The appellees cite and rely upon Meader v. Archer, 65 N. H. 214, 23 Atl. 521. In this case it appears that the defendant, as an adopted child, could not inherit under the Massachusetts law. Whether he could under the New Hampshire statute does not appear to have been considered. The appellees in their brief say that the following cases are practically to the same effect as Ross v. Ross, supra: Melvin v. Martin, 18 R. I. 650, 30 Atl. 467; Smith v. Kelly, 23 Miss. 167, 55 Am. Dec. 87; Finley v. Brown, 122 Tenn. 316, 123 S. W. 359, 25 L. R. A. (N. S.) 1285; Gray v. Holmes, 57 Kan. 217, 45 Pac. 596, 33 L. R. A. 207; Van Matre v. Sankey, supra. The above statement in relation to these cases is, generally speaking, true. In each of them the laws governing the descent and distribution of property to adopted children were the same in the state of the forum as they were in the state where the adoption took place; but it is apparent from reading the opinions that if the laws of the states had been different or inconsistent, the laws of the forum would have controlled. In Van Matre v. Sankey, supra, the court ruled that a child legally adopted in Pennsylvania could inherit real estate owned by her adoptive father in Illinois, because the laws of Illinois and Pennsylvania relating thereto were the same; but the opinion plainly indicates that if the laws of Pennsylvania had been inconsistent with the laws of Illinois, those of the latter state would have governed.
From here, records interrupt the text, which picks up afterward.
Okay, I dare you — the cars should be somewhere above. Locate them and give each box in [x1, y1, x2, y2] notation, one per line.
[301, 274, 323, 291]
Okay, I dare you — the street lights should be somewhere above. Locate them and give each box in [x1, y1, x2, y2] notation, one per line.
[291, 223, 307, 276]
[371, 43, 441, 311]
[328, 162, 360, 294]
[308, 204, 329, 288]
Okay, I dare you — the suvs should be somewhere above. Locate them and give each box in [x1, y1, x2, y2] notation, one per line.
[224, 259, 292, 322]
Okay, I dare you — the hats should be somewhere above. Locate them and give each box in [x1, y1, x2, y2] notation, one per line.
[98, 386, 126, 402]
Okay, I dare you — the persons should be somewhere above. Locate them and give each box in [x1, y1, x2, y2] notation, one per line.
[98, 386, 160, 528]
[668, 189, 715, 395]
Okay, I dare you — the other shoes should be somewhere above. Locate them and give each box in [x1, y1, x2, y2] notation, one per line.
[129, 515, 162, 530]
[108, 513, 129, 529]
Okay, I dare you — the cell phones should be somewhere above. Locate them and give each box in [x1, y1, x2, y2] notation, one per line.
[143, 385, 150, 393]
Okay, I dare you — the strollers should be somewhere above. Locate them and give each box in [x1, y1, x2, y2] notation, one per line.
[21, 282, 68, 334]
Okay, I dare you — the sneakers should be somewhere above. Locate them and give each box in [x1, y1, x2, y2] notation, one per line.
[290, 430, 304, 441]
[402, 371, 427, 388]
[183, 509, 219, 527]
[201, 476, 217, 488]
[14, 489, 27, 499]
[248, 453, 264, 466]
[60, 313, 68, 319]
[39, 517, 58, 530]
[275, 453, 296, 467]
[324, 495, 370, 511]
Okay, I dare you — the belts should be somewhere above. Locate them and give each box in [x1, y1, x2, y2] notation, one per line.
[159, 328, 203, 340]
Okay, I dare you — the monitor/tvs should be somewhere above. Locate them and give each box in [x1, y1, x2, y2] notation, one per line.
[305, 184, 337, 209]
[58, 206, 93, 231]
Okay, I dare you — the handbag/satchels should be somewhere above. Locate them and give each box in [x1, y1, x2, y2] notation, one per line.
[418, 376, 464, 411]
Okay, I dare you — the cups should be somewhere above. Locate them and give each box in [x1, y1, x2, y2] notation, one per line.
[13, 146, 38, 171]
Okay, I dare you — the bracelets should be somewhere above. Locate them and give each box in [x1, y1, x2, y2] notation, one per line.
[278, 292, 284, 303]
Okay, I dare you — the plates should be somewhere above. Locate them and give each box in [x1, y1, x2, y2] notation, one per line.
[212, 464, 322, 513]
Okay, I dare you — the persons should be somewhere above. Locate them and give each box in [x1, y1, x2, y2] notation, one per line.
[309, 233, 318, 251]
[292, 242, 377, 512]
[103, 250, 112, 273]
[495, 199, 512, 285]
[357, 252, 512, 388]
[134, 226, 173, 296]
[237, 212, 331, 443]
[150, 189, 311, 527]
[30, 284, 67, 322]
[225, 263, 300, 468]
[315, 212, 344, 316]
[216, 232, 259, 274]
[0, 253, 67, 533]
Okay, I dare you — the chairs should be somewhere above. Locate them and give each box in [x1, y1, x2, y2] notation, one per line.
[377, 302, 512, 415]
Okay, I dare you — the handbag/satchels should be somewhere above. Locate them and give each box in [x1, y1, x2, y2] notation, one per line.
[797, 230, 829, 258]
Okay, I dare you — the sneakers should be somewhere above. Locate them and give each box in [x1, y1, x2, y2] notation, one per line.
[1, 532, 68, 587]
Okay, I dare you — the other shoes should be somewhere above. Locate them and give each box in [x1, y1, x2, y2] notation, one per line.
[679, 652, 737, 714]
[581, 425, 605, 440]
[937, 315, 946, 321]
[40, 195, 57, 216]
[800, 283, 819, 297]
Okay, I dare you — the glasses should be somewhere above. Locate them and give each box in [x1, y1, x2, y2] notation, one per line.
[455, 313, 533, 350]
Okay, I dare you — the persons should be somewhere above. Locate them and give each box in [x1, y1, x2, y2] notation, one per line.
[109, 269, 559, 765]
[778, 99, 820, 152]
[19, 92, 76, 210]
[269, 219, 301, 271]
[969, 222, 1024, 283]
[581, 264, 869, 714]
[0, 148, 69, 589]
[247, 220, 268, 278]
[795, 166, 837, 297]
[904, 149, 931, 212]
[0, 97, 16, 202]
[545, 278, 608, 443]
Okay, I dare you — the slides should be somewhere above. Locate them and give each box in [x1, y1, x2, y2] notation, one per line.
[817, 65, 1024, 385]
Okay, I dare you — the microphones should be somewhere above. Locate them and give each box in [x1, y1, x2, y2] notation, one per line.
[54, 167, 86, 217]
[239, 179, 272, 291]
Keegan v. Geraghty, 101 Ill. 26, recognized the principle that in the descent of real estate the lex rei sitae should govern, without regard to the law of the state where the adoption took place. In that case the plaintiff was entitled to inherit by representation from collateral kindred of the adopting parent the realty in question, under the laws of Wisconsin, the state of adoption, but not in Illinois, where the real estate was situated, and it was held that the plaintiff could not recover, as the laws of Illinois must control. The court in the opinion said:

"According to the principle laid down in the case of Ross v. Ross, supra, as we understand and accept it, the rights of inheritance acquired by the adopted child under the law of Wisconsin will be recognized and upheld in this state only so far as they be not inconsistent with our law of descent, so that if, by our own statute of adoption, the petitioner could not take in this case under our statute of descent, then she cannot take, no matter what may be the law of Wisconsin in respect to the rights of an adopted child."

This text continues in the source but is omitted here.